May 26, 2020
UN human rights experts today called on States to protect the rights of migrants and their families, regardless of their migration status, during and after the COVID-19 pandemic.
“The labour rights of migrant workers globally, especially of those in essential sectors, must be guaranteed and measures taken to protect their health,” said Can Ünver who chairs the UN Committee on Migrant Workers, and Felipe González Morales, the UN Special Rapporteur on the human rights of migrants.
“Thousands of migrants are currently stranded at borders all across the globe, in Asia, Africa, the Americas, or at sea at the shores of Europe,” the experts said, announcing the publication online of a key joint Guidance Note on the Impacts of the COVID-19 Pandemic on the Human Rights of Migrants.
In their 17 Guidelines to governments, the experts urge States to ensure the rights and the continuity of procedures for persons in need of international protection, including access to their territories, and urge them to continue search and rescue operations for persons in distress at sea.

◆ Material provided:
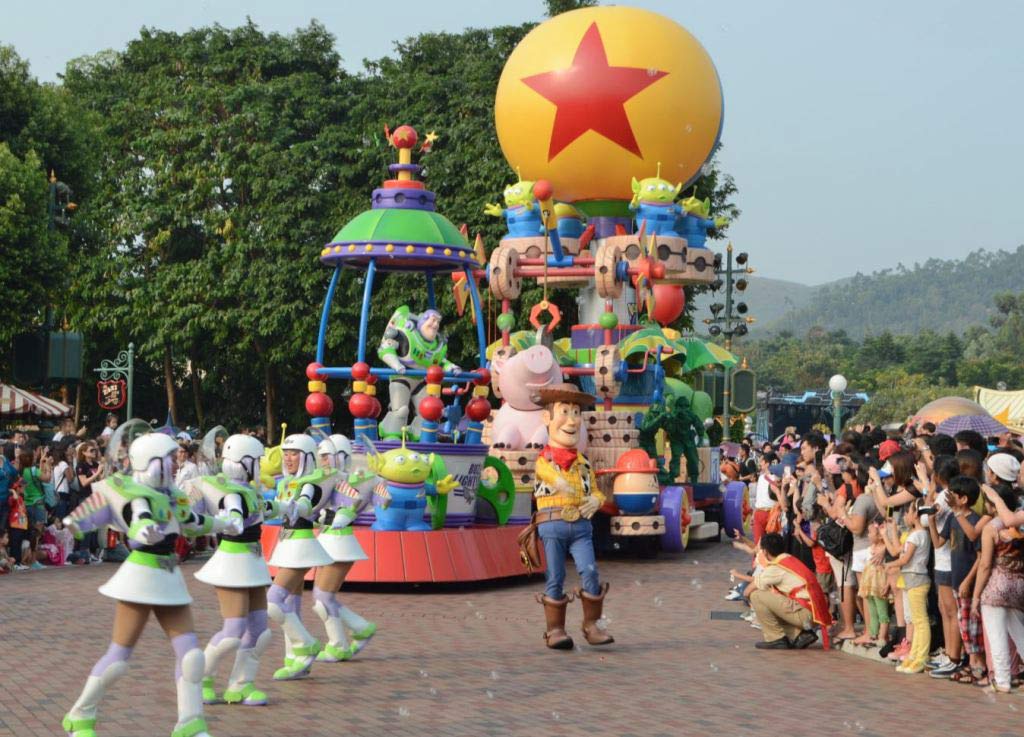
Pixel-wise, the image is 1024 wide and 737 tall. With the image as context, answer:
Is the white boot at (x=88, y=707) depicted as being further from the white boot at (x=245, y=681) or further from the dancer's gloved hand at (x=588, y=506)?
the dancer's gloved hand at (x=588, y=506)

◆ Problem to work on: Translate into Spanish this sentence from the passage on migrants' rights during the pandemic: "UN human rights experts today called on States to protect the rights of migrants and their families, regardless of their migration status, during and after the COVID-19 pandemic."

◆ Response to this exercise: Expertos en derechos humanos de la ONU instaron hoy a los Estados a proteger los derechos de los migrantes y sus familias, independientemente de su situación migratoria, durante y después de la pandemia de COVID-19.